WORK INSTRUCTIONS - Return every line of the data below that contains the word "column".

EXTRACTED INFORMATION -

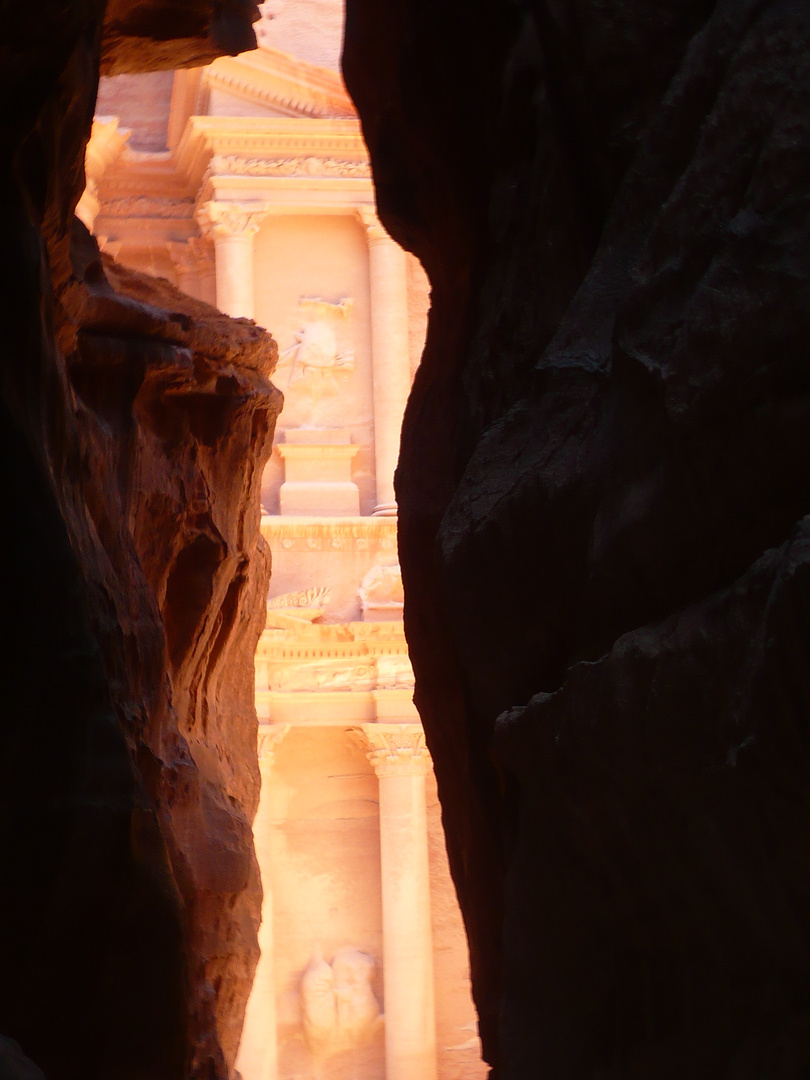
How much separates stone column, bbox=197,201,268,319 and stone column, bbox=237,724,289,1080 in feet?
--
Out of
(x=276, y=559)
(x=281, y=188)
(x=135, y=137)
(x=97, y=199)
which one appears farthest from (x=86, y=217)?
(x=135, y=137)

SOLUTION -
How much separates stone column, bbox=197,201,268,319 and stone column, bbox=237,724,289,1080 in feet?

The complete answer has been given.